ゴルフ界のキング、アーノルド・パーマーの孫サム・ソーンダースが、今季からPGAツアーに本格参戦する。1987年7月30日、フロリダ州オーランド生まれの27歳。オーランドと言えば「アーノルド・パーマーインビテーショナル」の会場ベイヒルC&ロッジのある街で、祖父のゴルフ場で腕を磨き成長した。パーマーと前夫人ウィニー(1999年没)には、長女ペギーと次女エイミーの2人の娘がおり、次女エイミーがロイ・ソーンダースと結婚して生まれたのがサムだ。父親はフロリダ大学フットボールチームのキッカーとして活躍。そんな父の体格を受け継いだのか、サムも身長187センチ、体重85キロの筋肉質で、アスリート体格に恵まれた。

#### 取り組む内容:
a) サム・ソーンダースに関する文章から、次の問いに答えてください。
(i) サムはいつ、どこで生まれましたか？
(ii) パーマーの娘のうち、ロイ・ソーンダースと結婚したのは誰ですか？
(iii) サムの父親は大学でどのような役割で活躍しましたか？
b) サム・ソーンダースに関する文章を、最後の文の後から書き進めてもらえますか？

#### 提供エントリー:
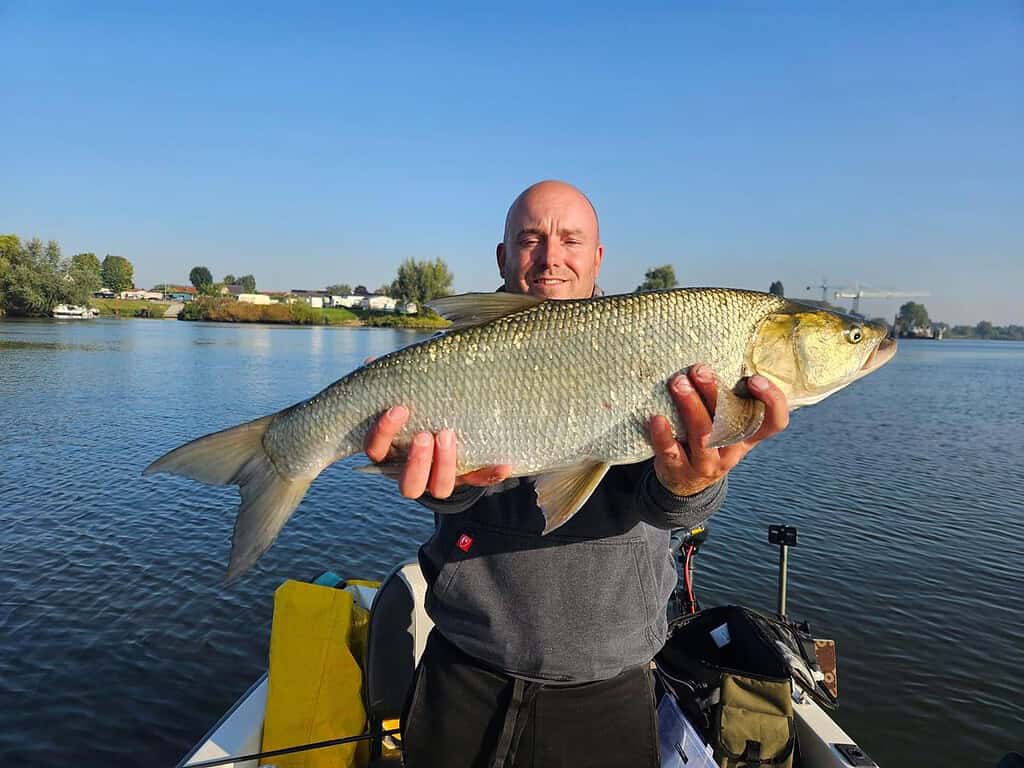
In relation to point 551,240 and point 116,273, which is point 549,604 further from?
point 116,273

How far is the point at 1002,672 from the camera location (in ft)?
27.1

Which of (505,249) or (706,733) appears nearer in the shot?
(505,249)

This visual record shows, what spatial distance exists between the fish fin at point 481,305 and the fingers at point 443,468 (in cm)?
46

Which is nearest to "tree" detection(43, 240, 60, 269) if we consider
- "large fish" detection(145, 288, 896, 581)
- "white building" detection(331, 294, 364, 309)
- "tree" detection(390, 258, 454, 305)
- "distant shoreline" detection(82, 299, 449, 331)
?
"distant shoreline" detection(82, 299, 449, 331)

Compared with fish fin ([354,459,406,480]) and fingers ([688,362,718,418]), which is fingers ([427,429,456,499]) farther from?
fingers ([688,362,718,418])

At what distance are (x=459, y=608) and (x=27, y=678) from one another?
24.3ft

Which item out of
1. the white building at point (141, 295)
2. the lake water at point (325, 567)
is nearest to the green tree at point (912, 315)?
the lake water at point (325, 567)

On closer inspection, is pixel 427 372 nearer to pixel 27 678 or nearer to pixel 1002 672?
pixel 27 678

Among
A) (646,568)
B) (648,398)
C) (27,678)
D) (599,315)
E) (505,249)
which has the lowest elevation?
(27,678)

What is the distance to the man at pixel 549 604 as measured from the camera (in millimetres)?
2361

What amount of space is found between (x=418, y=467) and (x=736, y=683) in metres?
2.42

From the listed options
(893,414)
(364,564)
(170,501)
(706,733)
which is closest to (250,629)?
(364,564)

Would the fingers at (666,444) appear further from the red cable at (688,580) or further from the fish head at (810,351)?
the red cable at (688,580)

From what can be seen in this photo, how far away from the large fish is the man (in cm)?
8
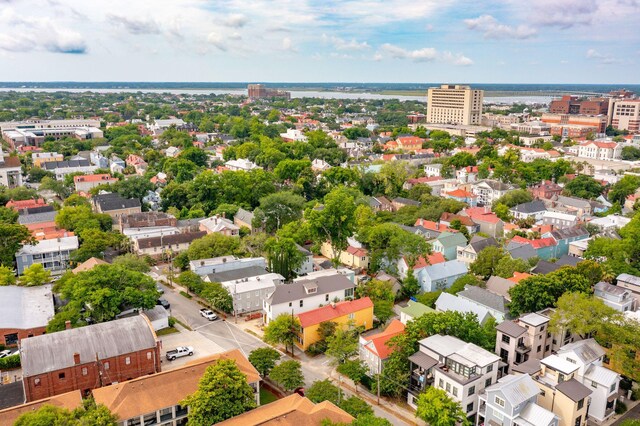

#### 課題ごとの回答:
a)
(i) 1987年7月30日、フロリダ州オーランド
(ii) 次女のエイミー
(iii) フロリダ大学フットボールチームのキッカー

b)
僕が初めてサンダースを見たのは2004年の「アーノルド・パーマー招待」だった。当時高校1年生、16歳の彼が、祖父パーマーのキャディを担当していた。アゴの先が少しとがったところなど、若き日のパーマーを思い起こさせた。何より驚いたのはその屈強な体格で、高校生とは思えぬ太い首、厚い胸板と上腕、まるでNFLの選手のようだった。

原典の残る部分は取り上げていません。